In some embodiments, the beta-glucosidase is from a bacterial source. In other embodiments, the beta-glucosidase is from a fungal source.
Particular, non-limiting, examples include Clostridium thermocellum, e.g. BglA (accession number CAA42814), and Thermoanaerobacter brockii, e.g., CglT (accession number CAA91220).
In some embodiments, the amount of the exogenously added beta-glucosidase in the composition is in the range of about 0.001-10% (w/w) or any amount therebetween, for example about 0.01-5% (w/w) or any amount therebetween. Each possibility represents a separate embodiment of the invention.
In some embodiments, the β-glucosidase is classified in a glycoside hydrolase family selected from the group consisting of family 1, 3, 9, 30 and 116. Each possibility represents a separate embodiment of the invention.

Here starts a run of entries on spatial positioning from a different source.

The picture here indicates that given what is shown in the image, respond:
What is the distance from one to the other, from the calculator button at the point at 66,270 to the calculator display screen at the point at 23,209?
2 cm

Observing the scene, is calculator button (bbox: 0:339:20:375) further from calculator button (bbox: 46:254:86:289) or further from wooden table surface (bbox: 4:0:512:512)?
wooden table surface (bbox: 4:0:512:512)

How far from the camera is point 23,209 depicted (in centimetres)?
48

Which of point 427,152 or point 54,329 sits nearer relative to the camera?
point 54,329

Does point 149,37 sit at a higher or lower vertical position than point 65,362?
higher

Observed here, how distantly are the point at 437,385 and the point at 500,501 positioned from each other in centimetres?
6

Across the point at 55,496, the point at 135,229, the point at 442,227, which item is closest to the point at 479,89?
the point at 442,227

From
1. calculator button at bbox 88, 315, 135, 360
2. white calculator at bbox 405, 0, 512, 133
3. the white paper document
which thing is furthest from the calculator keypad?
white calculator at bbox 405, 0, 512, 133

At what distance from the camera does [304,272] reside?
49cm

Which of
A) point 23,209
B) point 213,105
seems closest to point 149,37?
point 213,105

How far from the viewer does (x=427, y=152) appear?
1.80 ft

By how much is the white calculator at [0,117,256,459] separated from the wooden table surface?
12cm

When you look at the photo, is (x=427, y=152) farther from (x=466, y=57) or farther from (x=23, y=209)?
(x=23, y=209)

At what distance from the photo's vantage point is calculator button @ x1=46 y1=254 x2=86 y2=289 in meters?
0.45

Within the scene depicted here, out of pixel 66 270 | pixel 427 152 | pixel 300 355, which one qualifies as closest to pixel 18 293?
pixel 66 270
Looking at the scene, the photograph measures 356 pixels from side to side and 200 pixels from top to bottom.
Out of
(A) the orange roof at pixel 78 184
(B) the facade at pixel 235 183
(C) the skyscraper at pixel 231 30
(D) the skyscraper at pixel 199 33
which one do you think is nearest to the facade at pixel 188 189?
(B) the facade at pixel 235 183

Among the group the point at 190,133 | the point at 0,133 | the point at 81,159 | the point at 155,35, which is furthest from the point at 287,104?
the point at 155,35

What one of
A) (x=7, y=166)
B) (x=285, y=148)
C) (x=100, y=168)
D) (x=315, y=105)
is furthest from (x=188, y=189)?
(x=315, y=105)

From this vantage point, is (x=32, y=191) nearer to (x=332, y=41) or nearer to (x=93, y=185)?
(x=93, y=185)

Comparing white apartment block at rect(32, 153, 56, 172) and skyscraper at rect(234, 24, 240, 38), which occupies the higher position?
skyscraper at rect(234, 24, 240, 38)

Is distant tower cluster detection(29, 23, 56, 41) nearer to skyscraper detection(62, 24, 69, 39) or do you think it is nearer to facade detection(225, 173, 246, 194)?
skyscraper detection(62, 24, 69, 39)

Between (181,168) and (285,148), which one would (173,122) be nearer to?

Cellulose Hydrolysis by the Preparation:
The compositions of the present invention may be utilized for hydrolysis of cellulosic substrates, including ligno-cellulosic substrates.
By the term “cellulosic substrate”, it is meant any substrate that contains cellulose, in particular substrates derived from plant sources that contain cellulose, examples of which were provided hereinabove. The term “cellulosic substrate” further encompasses hemicellulose-containing substrates and ligno-cellulosic substrates.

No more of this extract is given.